Do this: Which lines in the items contain the string "fill"? Pull out every such line, and treat uppercase and lowercase as different.

The input:
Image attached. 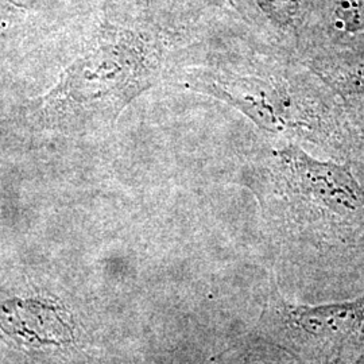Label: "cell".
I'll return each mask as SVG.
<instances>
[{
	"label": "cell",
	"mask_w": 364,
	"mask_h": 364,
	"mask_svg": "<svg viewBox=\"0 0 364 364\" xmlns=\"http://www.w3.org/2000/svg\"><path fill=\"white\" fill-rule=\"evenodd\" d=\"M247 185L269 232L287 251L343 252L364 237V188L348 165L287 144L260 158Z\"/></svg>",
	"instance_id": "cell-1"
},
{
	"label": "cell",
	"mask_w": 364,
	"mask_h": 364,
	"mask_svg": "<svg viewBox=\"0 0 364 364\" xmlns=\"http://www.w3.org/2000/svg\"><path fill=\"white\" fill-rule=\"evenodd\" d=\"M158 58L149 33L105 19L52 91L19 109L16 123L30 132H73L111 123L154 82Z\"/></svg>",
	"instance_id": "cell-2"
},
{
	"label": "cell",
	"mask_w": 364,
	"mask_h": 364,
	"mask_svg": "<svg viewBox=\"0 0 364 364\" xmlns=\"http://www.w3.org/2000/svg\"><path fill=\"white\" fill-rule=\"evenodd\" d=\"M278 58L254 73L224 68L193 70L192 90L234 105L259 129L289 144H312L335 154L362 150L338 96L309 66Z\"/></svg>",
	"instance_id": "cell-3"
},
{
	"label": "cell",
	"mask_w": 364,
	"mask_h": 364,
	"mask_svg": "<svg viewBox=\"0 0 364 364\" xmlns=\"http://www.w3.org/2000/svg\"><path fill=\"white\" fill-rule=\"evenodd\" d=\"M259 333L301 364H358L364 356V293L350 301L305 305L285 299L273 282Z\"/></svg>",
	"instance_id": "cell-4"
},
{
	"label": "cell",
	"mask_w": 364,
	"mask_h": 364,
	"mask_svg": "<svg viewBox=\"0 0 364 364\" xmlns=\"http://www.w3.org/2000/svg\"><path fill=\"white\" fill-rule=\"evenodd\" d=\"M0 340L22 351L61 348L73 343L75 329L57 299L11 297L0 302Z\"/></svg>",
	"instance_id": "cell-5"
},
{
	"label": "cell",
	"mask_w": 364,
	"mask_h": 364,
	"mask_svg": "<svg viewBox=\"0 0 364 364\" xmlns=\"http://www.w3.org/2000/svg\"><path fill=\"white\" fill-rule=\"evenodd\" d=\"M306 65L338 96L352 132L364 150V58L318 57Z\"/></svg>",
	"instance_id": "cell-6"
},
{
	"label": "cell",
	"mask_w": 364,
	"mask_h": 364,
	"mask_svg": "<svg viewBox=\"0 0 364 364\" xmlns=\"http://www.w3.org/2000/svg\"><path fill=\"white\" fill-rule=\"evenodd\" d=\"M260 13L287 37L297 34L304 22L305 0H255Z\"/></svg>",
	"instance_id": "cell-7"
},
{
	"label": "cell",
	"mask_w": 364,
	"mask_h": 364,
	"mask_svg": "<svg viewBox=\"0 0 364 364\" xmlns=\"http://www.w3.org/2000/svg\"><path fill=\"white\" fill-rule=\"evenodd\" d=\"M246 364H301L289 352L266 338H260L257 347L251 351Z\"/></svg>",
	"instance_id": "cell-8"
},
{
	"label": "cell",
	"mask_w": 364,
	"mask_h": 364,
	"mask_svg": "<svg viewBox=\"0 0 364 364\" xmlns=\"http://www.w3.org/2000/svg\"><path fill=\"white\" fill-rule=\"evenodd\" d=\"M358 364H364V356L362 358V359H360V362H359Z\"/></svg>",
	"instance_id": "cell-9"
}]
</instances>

The result:
	"mask_svg": "<svg viewBox=\"0 0 364 364\" xmlns=\"http://www.w3.org/2000/svg\"><path fill=\"white\" fill-rule=\"evenodd\" d=\"M247 185L269 232L287 251L343 252L364 237V188L348 165L287 144L260 158Z\"/></svg>",
	"mask_svg": "<svg viewBox=\"0 0 364 364\" xmlns=\"http://www.w3.org/2000/svg\"><path fill=\"white\" fill-rule=\"evenodd\" d=\"M158 58L149 33L105 19L52 91L19 109L16 123L30 132H73L111 123L154 82Z\"/></svg>",
	"mask_svg": "<svg viewBox=\"0 0 364 364\" xmlns=\"http://www.w3.org/2000/svg\"><path fill=\"white\" fill-rule=\"evenodd\" d=\"M278 58L254 73L224 68L193 70L192 90L234 105L259 129L289 144H312L335 154L362 150L338 96L309 66Z\"/></svg>",
	"mask_svg": "<svg viewBox=\"0 0 364 364\" xmlns=\"http://www.w3.org/2000/svg\"><path fill=\"white\" fill-rule=\"evenodd\" d=\"M259 333L301 364H358L364 356V293L350 301L305 305L285 299L273 282Z\"/></svg>",
	"mask_svg": "<svg viewBox=\"0 0 364 364\" xmlns=\"http://www.w3.org/2000/svg\"><path fill=\"white\" fill-rule=\"evenodd\" d=\"M0 340L22 351L61 348L73 343L75 329L57 299L11 297L0 302Z\"/></svg>",
	"mask_svg": "<svg viewBox=\"0 0 364 364\" xmlns=\"http://www.w3.org/2000/svg\"><path fill=\"white\" fill-rule=\"evenodd\" d=\"M306 65L338 96L352 132L364 150V58L318 57Z\"/></svg>",
	"mask_svg": "<svg viewBox=\"0 0 364 364\" xmlns=\"http://www.w3.org/2000/svg\"><path fill=\"white\" fill-rule=\"evenodd\" d=\"M260 13L287 37L297 34L304 22L305 0H255Z\"/></svg>",
	"mask_svg": "<svg viewBox=\"0 0 364 364\" xmlns=\"http://www.w3.org/2000/svg\"><path fill=\"white\" fill-rule=\"evenodd\" d=\"M246 364H301L289 352L266 338H260L257 347L251 351Z\"/></svg>",
	"mask_svg": "<svg viewBox=\"0 0 364 364\" xmlns=\"http://www.w3.org/2000/svg\"><path fill=\"white\" fill-rule=\"evenodd\" d=\"M358 364H364V356L362 358V359H360V362H359Z\"/></svg>",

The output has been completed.